En 2016, la romancière franchit un nouveau cap avec Le Dernier des nôtres. Cette grande saga romanesque tisse un pont dramatique entre le New York bouillonnant de la fin des années 1960 et la tragédie de Dresde sous les bombes en 1945. L’intrigue amoureuse se heurte aux secrets de la Seconde Guerre mondiale, s’appuyant sur des faits historiques réels comme l’opération Paperclip, qui permit l’exfiltration de scientifiques allemands vers les États-Unis.

L’accueil de l’ouvrage est retentissant :

  • Plus de 151 000 exemplaires vendus ;
  • Attribution du prestigieux Grand Prix du roman de l’Académie française ;
  • Traduction du roman dans dix langues, dont l’anglais et l’allemand ;
  • Sélections finales pour le prix Renaudot et le prix Interallié.

Cette consécration installe durablement l’écrivaine au sommet de la scène littéraire française, confirmant son habileté à construire des intrigues denses et haletantes.

L’exploration des tumultes modernes et le retour aux sources du mythe

Après le succès de ses fresques historiques, Adélaïde de Clermont-Tonnerre ancre son roman suivant, Les Jours heureux (2021), dans une époque résolument contemporaine. Le récit explore les relations complexes au sein d’une dynastie du cinéma européen, confrontée à l’avènement des réseaux sociaux et aux remises en question du mouvement #MeToo. L’autrice y dissèque l’emprise familiale et les faux-semblants d’un monde en pleine mutation.

En août 2025, la romancière opère un retour marquant au roman historique avec Je voulais vivre, une œuvre ambitieuse qui propose une réécriture féministe du destin de Milady de Winter. Inspiré du célèbre personnage d’Alexandre Dumas, le livre redonne la parole à Anne de Breuil, retraçant son destin tragique d’orpheline devenue l’un des personnages les plus redoutés de la littérature. Cette œuvre chorale, saluée par le Prix Renaudot 2025, donne une subjectivité inédite à une femme que l’histoire officielle avait condamnée à la décapitation sans procès.

Entre célébration stylistique et débats critiques

Si le style fluide, élégant et le sens de la construction romanesque d’Adélaïde de Clermont-Tonnerre font l’objet d’un large consensus, ses choix thématiques suscitent parfois de vifs débats. La parution de Je voulais vivre a ainsi déclenché une controverse littéraire. L’autrice défend son projet comme une démarche visant à réparer un « féminicide littéraire », affirmant vouloir déployer ce qui était déjà en germe chez Dumas.

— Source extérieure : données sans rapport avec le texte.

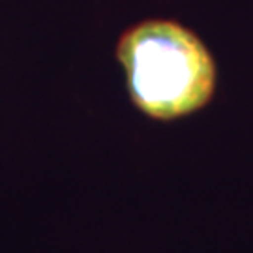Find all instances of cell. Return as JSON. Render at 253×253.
I'll list each match as a JSON object with an SVG mask.
<instances>
[{"label":"cell","mask_w":253,"mask_h":253,"mask_svg":"<svg viewBox=\"0 0 253 253\" xmlns=\"http://www.w3.org/2000/svg\"><path fill=\"white\" fill-rule=\"evenodd\" d=\"M127 98L158 122L188 118L212 101L217 66L201 36L176 19H143L115 47Z\"/></svg>","instance_id":"1"}]
</instances>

À l’inverse, certains critiques dénoncent une forme d’appropriation, reprochant à la romancière d’avoir qualifié Dumas de « quarteron des lettres françaises ». Ce choix sémantique controversé a relancé les discussions sur la réception des auteurs issus de la diversité et la légitimité des réécritures contemporaines face aux classiques. Malgré ces tensions, l’œuvre d’Adélaïde de Clermont-Tonnerre continue de captiver un large lectorat, prouvant que la fiction historique reste un terrain fertile pour interroger notre présent et redéfinir les figures du passé.